- _Extrait du document_
********************

Considérés ensemble, les écrits de al-Qarâfî et ad-Dardîr (voir Islâm aur jadîd ma'âshî massâ'ïl, p. 207) montrent que ce terme "gharar" inclut deux catégories principales de choses :
A) d'une part le caractère aléatoire (khatar) de la vente elle-même ( bay' mâ lâ yud'râ yuhsal am lâ – selon les termes de al-Qarâfî) ;
B) d'autre part le flou (jahâla) relatif à un des deux biens échangés (bay' mâ lâ yu'rafu haqîqatuhû aw miqdâruh – selon les termes de Ibn ul-Qayyim).
Wahba az-Zuhaylî a explicitement mentionné ces deux catégories de choses (Al-Fiqh ul-islâmî wa adillatuh, tome 5 p. 3411).

Développant ce concept, Cheikh Khâlid Saïfullâh rapporte (Islâm aur jadîd ma'âshî massâ'ïl, pp. 208-209) les avis de al-Qarâfi, de l'auteur de at-Tah'dhîb ainsi que de al-Jassâs concernant différentes formes que le gharar peut revêtir dans les transactions.

********************

- _Enregistrements conservés_
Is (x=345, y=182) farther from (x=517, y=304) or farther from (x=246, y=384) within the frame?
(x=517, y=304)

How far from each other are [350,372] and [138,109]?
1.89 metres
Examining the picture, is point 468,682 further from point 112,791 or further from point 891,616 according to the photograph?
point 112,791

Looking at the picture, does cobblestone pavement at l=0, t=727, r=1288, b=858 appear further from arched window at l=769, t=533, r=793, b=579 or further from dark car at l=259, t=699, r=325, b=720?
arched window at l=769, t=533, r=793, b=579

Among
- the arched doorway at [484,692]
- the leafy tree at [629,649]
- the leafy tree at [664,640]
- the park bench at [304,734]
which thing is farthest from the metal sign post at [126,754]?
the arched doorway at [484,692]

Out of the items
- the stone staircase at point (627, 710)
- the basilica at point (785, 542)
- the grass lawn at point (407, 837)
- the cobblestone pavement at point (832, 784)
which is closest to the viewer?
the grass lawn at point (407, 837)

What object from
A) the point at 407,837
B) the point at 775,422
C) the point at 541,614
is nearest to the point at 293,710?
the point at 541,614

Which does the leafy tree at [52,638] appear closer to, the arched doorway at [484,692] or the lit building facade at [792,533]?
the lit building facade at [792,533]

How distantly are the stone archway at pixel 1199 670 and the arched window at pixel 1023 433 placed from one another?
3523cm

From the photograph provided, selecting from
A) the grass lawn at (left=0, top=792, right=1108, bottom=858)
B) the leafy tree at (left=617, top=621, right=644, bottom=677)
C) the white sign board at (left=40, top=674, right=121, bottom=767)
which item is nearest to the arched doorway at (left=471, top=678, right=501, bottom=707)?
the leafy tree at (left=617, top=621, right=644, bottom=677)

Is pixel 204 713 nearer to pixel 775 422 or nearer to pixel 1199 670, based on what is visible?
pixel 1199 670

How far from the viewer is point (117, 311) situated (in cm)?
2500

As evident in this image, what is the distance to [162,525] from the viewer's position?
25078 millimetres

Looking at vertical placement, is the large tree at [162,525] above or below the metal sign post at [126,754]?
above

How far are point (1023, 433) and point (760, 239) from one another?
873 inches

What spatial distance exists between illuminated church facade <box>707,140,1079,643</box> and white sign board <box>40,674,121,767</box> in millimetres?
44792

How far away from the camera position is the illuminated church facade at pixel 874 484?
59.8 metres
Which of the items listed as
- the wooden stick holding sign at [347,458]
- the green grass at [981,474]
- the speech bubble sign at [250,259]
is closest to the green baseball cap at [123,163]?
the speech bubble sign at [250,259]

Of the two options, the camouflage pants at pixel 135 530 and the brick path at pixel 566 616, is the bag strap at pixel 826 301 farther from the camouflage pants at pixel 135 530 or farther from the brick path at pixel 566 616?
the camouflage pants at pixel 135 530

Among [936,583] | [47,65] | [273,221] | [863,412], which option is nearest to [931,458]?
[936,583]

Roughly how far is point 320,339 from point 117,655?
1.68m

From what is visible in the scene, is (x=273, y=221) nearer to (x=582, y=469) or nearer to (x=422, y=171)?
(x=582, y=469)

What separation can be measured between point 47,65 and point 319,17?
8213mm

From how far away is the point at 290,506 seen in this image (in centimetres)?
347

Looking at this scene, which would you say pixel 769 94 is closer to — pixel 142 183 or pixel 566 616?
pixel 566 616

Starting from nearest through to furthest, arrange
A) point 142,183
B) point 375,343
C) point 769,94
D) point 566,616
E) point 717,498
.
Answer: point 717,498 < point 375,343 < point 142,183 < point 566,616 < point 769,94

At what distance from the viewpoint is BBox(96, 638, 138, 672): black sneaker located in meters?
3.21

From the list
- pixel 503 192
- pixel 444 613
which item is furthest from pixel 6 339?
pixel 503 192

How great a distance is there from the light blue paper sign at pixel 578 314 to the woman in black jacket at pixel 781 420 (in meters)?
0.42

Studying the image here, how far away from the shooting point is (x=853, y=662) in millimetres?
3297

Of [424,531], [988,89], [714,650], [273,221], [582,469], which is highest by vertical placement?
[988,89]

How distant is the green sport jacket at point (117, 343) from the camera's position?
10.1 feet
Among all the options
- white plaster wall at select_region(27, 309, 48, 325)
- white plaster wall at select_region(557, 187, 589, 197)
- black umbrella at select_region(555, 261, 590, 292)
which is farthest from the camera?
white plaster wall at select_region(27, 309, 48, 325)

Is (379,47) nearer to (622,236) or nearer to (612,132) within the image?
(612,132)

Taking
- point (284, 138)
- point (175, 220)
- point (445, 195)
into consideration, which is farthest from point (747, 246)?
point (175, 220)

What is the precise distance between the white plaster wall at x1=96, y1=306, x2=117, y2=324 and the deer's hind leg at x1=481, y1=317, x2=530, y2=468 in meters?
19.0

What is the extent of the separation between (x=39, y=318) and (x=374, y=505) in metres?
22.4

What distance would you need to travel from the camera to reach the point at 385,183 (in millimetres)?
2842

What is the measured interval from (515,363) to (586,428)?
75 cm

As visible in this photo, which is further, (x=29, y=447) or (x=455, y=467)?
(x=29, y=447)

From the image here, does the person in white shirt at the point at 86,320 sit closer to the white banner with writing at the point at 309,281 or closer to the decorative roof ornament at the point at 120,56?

********************

- _La consigne_
D'après l'extrait du document, quelles sont les deux catégories principales que recouvre le terme « gharar » ?

- _Solution du problème_
Le caractère aléatoire (khatar) de la vente elle-même, et le flou (jahâla) relatif à un des deux biens échangés.